Dr. M. L. Stapleton IPFW

Some rudimentary conventions for quoting poetry

1. Use parentheses and Arabic numerals for line-numbers. If we are all talking about the same poem, there’s no need for a credit tag:

“I’m sure I never wished them ill” (7). [ in this case, (“Nymph” 7) is unnecessary].

Please also note that quotation marks (if used) precede the parenthetical citation, and that punctuation follows parentheses. [not “blah blah blah (7)” or “blah blah blah.” (7)]

2. Lead-ins and quotations need to make grammatical and stylistic sense together.

The Nymph’s first concern is the “wanton troopers” (1).

There are many opportunities to do this the wrong way. E.g.,

a) The Nymph is speaking a soliloquy “Have shot my fawn” to the audience.

b) The Nymph is interesting. “The love of false and cruel men” (7). This is what I’m talking about.

3. Ellipses are redundant at the beginnings and ends of quotations, even though popular media and culture tends to violate this convention. Avoid:

The speaker’s love for the faun“. . . See how it weeps . . .” (95) is always clear in the poem.

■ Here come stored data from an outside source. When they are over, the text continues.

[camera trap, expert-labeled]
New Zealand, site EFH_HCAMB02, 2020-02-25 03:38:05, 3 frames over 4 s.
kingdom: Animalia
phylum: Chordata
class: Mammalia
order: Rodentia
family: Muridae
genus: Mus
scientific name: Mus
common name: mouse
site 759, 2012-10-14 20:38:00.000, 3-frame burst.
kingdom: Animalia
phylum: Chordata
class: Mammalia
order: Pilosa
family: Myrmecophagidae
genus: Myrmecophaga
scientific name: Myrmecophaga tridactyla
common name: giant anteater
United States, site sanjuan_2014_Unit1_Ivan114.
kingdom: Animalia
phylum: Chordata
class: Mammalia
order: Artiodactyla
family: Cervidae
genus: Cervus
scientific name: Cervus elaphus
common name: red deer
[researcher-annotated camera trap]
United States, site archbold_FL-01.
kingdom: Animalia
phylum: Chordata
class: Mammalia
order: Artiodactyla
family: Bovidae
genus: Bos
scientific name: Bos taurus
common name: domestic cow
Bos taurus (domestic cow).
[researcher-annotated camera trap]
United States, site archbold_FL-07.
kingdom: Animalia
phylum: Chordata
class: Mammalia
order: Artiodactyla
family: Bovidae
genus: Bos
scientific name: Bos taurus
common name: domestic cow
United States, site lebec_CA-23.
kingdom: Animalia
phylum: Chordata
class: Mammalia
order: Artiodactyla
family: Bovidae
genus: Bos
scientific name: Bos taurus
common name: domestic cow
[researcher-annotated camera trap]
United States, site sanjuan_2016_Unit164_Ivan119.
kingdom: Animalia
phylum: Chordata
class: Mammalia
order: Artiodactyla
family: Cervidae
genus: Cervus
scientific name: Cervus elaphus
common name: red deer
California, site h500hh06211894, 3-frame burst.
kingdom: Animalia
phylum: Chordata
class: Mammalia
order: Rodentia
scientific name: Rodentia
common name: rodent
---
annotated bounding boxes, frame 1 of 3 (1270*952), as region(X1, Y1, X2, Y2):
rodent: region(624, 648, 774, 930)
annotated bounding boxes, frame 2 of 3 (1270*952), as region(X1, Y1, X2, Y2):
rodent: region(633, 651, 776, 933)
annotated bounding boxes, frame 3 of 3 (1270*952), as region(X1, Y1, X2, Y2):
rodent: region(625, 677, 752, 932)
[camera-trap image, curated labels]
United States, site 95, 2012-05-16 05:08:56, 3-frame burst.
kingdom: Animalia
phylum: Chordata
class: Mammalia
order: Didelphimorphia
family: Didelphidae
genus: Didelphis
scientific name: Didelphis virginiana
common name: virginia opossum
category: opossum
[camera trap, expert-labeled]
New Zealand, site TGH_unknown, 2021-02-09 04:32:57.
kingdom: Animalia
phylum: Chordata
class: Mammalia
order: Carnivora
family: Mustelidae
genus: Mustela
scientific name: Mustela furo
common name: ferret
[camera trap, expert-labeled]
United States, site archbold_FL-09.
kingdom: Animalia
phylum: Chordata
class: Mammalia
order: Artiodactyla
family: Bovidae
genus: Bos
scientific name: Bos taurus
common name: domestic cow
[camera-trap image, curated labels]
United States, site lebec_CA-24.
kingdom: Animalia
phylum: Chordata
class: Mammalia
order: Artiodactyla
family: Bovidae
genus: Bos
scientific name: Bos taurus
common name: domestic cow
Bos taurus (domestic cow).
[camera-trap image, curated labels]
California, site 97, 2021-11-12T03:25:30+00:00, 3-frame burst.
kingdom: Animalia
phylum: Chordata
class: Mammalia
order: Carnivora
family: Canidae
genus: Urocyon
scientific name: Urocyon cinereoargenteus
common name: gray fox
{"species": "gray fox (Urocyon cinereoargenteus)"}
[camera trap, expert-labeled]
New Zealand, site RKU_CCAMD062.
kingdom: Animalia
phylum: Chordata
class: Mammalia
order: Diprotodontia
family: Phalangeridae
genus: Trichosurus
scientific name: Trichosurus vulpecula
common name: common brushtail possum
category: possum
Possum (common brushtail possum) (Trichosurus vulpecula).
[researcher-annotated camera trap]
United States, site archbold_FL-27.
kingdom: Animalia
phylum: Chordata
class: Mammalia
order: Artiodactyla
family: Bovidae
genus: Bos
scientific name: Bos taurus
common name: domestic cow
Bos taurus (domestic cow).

4. Please check your quotations for accuracy. Don’t add words that aren’t there or leave words out. Special importance: honor the line divisions in poetry, either with slash marks within the body of your paragraph for a line and a half or two or in proper block quotation for more than this.

Right: The Nymph’s last concern is for the fawn’s color, which has symbolic value: “I would have thine image be / White as I can” (121-22).

Wrong: The Nymph’s last concern is for the fawn’s color “. . . be white as I can . . .”

5. Do not change the capitalization in your quotation to fit your lead-in using square brackets. Keep the capitalization the poet uses, and change your lead-in to fit it.

No: Marvell’s speaker uses the past tense: “[had] it lived long” (91).

Yes: Marvell’s speaker uses the past tense: “Had it lived long” (91).